-- Directions --
Continue the text about RIPE database changes from its final sentence.

White pages, this came up, Cynthia pointed this out a year‑and‑a‑half ago, I made a proposal at the RIPE 82 ‑‑ sorry, white pages, there was a suggestion to deprecate RIPE pages. It's not used very much, there is four pages to the white pages organisation so we have been asked to deprecate that, we have removed the documentation, removed the org type from the software, e‑mailed the persons referencing the organisation and we will plan to finish, clean up, delete the object once we have made arrangements with those persons.

The alternative to white pages we have been using on request, we have been adding an exclusion to the clean‑up and reference to object job. The problem is there's no purpose for doing that so we have been doing to assist our users to the person objects that they are using outside the RIPE database, referencing they don't get deleted but we need to know from the community whether we should continue doing this. Is it in accordance with the purposes of the RIPE database to make these exclusions?

Default maintainer, as I said at the last meeting, we are making changes to that. One thing to say is that it's optional, there's nearly 1,000 LIRs that don't have a default maintainer. We need to properly ask the for that in our software. We need to extend default maintainer where it's used to all of the top level resources for an organisation, including a PI and aut‑num, and there's been cases where internal users are using override to change objects without using set to default maintainer so there's two processes going on in parallel and we need to resolve that. One of the issues is for closed LIRs, the default maintainer isn't unlinked from the organisation so we need to resolve that too.

Scene question records
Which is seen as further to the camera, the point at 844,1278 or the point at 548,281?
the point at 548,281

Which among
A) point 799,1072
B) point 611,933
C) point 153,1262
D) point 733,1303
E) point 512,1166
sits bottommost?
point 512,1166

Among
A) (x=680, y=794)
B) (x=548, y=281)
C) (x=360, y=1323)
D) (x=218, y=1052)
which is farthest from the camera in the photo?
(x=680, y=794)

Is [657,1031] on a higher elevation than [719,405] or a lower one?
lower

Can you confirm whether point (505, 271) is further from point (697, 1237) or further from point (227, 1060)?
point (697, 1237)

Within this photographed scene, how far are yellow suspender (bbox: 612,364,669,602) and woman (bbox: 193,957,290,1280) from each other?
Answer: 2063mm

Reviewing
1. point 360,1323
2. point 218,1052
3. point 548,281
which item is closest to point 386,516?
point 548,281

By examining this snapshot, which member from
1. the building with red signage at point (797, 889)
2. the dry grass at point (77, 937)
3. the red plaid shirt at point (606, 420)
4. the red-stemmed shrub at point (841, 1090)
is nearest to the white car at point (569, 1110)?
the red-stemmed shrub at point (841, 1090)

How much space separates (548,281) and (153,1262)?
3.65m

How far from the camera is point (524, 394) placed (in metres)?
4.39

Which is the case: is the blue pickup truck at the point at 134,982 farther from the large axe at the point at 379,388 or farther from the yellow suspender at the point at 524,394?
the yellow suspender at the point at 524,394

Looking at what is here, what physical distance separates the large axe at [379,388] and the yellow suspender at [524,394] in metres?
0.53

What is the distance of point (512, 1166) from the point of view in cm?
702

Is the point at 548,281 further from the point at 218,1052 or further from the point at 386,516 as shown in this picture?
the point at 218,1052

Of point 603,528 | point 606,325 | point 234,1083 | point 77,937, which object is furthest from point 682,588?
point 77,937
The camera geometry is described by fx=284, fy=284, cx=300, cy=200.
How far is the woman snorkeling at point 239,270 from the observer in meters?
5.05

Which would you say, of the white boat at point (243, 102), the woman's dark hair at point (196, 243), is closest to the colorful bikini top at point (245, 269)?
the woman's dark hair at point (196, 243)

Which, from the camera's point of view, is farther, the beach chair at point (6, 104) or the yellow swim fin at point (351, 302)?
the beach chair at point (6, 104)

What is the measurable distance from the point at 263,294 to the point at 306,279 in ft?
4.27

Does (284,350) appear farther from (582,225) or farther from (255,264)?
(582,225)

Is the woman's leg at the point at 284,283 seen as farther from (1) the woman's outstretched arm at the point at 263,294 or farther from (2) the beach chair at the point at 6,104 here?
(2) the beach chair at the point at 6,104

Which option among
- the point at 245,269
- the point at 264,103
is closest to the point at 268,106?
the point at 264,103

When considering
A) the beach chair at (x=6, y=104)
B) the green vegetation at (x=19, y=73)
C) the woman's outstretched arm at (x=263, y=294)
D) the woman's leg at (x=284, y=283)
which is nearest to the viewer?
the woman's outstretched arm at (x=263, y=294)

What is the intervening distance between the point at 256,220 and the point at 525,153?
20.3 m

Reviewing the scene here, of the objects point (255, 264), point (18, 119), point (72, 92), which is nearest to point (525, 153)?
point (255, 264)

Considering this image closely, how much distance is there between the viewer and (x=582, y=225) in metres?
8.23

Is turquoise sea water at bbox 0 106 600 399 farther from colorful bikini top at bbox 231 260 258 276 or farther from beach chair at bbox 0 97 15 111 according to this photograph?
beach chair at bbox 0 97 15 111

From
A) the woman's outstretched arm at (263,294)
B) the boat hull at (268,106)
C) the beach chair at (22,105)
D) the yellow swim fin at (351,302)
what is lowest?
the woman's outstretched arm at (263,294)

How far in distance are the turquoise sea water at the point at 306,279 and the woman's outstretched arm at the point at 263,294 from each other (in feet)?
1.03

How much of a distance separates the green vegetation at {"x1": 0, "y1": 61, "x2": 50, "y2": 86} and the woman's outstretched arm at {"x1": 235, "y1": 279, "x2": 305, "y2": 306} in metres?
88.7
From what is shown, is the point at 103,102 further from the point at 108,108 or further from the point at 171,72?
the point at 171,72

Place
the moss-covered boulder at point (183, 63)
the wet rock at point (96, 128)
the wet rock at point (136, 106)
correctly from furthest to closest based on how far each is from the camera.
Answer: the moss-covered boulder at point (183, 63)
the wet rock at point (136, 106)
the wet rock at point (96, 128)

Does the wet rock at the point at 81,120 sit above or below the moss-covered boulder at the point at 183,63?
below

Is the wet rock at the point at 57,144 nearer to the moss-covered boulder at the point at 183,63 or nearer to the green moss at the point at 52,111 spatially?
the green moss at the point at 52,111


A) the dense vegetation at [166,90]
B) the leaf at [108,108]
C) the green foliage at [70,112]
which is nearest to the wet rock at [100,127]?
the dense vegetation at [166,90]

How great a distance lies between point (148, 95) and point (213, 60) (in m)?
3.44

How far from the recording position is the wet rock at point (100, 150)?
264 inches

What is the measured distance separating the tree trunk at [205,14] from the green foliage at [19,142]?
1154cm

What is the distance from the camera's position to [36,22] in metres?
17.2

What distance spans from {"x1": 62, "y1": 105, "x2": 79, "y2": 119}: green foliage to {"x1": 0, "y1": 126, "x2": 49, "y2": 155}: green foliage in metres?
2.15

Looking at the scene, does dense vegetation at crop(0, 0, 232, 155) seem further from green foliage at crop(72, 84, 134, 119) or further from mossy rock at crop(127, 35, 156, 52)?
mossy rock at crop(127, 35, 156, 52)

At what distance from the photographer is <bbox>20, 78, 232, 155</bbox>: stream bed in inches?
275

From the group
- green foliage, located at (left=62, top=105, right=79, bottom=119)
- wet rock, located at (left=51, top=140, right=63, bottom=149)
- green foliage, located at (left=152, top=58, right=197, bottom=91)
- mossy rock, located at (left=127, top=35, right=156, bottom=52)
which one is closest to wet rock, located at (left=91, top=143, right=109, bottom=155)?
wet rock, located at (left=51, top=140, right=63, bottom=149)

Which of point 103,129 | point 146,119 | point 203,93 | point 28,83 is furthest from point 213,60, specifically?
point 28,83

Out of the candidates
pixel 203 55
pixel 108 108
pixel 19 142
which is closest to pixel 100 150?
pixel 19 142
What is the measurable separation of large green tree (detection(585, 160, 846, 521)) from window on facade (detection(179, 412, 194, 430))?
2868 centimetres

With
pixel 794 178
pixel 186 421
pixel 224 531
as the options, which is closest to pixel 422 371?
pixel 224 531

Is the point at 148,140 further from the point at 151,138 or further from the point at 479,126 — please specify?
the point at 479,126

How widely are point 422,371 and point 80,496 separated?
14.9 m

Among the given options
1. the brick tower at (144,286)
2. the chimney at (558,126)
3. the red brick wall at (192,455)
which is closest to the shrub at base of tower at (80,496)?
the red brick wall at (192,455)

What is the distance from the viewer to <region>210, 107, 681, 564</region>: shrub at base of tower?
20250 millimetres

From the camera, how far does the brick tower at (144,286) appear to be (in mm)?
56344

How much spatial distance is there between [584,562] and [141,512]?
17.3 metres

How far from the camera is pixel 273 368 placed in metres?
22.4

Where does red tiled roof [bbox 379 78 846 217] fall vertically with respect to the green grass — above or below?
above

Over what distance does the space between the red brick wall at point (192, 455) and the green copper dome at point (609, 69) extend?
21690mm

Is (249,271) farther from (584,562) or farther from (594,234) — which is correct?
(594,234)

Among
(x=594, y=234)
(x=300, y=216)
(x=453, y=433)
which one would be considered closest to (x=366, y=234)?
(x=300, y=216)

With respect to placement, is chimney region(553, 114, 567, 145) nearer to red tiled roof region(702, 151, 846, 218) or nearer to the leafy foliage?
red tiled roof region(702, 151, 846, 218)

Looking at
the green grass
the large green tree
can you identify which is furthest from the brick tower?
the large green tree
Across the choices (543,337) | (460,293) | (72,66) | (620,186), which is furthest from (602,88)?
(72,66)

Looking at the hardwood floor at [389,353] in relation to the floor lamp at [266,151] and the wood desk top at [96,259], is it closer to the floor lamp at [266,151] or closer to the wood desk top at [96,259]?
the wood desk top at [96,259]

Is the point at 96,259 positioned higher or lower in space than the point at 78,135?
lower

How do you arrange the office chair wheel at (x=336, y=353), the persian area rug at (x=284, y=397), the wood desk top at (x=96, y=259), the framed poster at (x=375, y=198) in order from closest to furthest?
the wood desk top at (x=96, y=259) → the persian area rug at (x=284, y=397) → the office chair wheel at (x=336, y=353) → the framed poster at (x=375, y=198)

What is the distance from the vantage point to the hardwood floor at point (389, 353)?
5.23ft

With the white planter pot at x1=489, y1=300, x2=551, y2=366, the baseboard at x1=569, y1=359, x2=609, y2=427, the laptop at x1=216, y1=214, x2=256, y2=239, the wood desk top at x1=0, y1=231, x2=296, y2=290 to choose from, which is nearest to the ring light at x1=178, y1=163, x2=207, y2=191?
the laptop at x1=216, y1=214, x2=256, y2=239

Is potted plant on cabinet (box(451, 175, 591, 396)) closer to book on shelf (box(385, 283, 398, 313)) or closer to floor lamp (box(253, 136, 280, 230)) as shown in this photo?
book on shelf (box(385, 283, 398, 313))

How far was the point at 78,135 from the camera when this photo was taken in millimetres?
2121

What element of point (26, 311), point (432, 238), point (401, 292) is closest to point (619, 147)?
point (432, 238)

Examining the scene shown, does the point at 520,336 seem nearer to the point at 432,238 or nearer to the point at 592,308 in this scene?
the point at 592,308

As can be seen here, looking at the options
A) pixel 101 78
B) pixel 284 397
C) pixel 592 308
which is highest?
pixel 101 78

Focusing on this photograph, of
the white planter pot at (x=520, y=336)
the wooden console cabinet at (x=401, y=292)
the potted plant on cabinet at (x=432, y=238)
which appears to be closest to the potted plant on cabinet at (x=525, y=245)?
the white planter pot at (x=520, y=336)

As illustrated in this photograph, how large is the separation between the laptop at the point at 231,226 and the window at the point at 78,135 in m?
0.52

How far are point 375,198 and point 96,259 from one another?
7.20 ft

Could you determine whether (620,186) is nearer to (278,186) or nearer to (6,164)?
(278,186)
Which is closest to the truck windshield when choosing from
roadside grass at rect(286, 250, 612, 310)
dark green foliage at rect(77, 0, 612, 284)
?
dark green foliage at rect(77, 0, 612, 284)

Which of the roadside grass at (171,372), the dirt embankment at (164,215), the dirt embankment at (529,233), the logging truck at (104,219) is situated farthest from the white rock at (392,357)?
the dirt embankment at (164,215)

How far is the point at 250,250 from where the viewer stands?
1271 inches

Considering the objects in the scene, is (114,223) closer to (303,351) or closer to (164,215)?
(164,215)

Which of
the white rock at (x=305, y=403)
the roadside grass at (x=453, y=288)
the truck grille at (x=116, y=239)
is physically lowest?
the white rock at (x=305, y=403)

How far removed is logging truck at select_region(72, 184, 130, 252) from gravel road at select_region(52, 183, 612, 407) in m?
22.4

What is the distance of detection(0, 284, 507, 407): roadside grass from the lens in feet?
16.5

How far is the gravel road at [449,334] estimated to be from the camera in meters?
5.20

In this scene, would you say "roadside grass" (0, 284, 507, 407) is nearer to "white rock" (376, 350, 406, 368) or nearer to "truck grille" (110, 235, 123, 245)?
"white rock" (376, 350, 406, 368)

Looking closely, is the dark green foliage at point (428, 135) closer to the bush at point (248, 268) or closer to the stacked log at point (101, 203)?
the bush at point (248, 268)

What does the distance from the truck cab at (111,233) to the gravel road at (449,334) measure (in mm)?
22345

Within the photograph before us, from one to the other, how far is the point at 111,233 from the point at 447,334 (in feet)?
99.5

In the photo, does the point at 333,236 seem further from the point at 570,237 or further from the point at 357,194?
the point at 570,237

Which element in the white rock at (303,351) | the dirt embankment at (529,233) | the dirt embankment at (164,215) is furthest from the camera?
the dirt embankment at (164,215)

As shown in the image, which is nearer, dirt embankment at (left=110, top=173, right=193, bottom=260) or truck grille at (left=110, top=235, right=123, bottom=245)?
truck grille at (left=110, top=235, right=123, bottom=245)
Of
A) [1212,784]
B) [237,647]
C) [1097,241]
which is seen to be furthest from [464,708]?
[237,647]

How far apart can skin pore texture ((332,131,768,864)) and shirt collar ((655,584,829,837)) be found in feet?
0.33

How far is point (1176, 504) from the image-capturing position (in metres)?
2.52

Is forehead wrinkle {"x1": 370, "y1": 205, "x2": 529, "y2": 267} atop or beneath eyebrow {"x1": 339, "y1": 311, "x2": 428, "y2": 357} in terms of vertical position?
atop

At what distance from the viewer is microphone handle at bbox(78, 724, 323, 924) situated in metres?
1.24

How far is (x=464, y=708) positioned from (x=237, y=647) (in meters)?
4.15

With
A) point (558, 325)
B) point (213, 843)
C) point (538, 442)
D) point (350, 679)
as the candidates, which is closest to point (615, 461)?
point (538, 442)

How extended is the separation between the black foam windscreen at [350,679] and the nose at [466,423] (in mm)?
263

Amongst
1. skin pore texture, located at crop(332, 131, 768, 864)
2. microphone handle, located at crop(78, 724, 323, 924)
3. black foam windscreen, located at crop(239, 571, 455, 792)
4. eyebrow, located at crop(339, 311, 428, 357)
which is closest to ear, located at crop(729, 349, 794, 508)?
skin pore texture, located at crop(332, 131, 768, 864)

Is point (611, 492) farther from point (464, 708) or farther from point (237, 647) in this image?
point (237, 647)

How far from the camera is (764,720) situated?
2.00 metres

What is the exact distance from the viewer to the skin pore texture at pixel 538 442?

-- Response to this task --
Upcoming changes, apart from the numbered work items, missing history, we have been aware of and in particular NWI‑2 makes it more urgent that we look at it, there is a small amount of existing objects that are missing some history from ‑‑ between mid‑2001 when the current iteration of the database was created and 2004, it affects 23,000 out of 8 million objects, so small amount but it does have an impact on those old objects. It affects querying for version history so generally the first version of the object would be missing. How does this happen? It's been a long time, what I have heard is that possibly Whois, because it was quite a systematic at some points it's possible Whois did this automatically. Also there is a break‑up script that accidentally deleted data so since database is a registry and it is used to as a feature that's used, we should have a complete history but there is ‑‑ we had a plan to do this, we looked at it, it's possible to restore the missing versions from the update logs which we have for that time period and we can cross‑check with our internal registry which does have full version so there is no gaps internally.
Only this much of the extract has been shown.